4. Close the PR Feedback Loop
Most teams review agent PRs, leave comments, and then manually fix whatever the agent got wrong. That’s a missed loop. The agent can do that work.
The tooling for this has gotten surprisingly good. GitHub Copilot now does PR reviews, and they don’t have to be shots in the dark. Your copilot-instructions.md file shapes what Copilot looks for and how it responds, the same way it shapes code generation. You can tell it to flag missing test coverage, enforce naming conventions, or check that acceptance criteria are met. The review reflects your standards, not generic suggestions.
You can also run these reviews locally in VS Code with the GitHub extension’s PR Review button. No context switching to the browser, no waiting for CI. Just open the PR, click review, and Copilot walks through the diff with your instructions in mind.

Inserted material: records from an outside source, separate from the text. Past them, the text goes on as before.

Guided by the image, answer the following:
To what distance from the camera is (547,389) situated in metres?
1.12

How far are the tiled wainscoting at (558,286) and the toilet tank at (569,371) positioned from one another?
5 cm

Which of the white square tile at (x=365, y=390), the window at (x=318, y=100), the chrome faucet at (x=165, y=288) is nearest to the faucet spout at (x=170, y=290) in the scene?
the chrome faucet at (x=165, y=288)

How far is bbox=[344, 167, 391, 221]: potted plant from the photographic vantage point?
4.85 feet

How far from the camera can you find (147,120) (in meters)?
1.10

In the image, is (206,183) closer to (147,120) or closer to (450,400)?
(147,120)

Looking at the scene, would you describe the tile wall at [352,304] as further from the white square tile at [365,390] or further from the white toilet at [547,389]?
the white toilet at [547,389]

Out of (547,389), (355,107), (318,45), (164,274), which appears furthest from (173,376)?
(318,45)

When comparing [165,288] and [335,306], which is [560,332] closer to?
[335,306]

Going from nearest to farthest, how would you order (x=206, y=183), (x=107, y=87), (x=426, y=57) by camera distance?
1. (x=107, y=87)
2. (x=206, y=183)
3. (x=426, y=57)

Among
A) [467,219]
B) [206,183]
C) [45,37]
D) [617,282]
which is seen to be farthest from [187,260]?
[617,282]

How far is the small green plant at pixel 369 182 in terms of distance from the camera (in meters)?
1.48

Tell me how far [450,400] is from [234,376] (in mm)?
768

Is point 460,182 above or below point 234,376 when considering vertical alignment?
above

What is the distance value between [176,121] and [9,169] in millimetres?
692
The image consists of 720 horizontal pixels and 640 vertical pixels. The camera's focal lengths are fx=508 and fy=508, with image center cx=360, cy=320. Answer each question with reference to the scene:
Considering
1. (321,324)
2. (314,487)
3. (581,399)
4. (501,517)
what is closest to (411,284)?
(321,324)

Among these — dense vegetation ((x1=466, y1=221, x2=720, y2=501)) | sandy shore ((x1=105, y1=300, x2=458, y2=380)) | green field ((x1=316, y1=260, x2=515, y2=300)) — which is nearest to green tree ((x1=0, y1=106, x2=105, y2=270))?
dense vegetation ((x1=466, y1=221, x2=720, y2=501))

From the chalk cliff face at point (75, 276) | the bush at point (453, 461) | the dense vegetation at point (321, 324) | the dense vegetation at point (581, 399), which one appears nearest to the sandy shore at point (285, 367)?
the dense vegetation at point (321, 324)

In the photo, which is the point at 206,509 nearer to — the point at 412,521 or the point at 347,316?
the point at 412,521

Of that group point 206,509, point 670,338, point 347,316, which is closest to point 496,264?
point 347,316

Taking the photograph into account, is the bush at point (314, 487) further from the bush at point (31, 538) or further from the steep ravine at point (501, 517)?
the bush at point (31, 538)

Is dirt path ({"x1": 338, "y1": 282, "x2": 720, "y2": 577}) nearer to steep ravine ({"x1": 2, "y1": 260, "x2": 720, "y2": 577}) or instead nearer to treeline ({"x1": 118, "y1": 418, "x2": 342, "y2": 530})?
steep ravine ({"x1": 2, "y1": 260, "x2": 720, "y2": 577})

When you get review feedback, you can tag @copilot in a PR comment and it will push a fix. Other agents like Claude Code and Codex can do this too. The review becomes a conversation: you leave a comment, the agent addresses it, you re-review.
Paired with verification loops, most agent PRs converge in one or two review cycles. The agent catches the mechanical stuff itself; I focus review on design and intent. For teams I’ve coached, this is where the biggest mindset shift happens: treating the agent like a junior dev who can take direction, not a black box that either works or doesn’t.
The takeaway
If scaffolding matters several times more than model selection, the teams getting the best results aren’t the ones with the biggest AI budgets. They’re the ones with the most disciplined engineering practices.
Pick one of these four changes, implement it this week, and measure the difference. I think you’ll find that your “underperforming” model has been capable of much more all along. It just needed a better workflow to show it.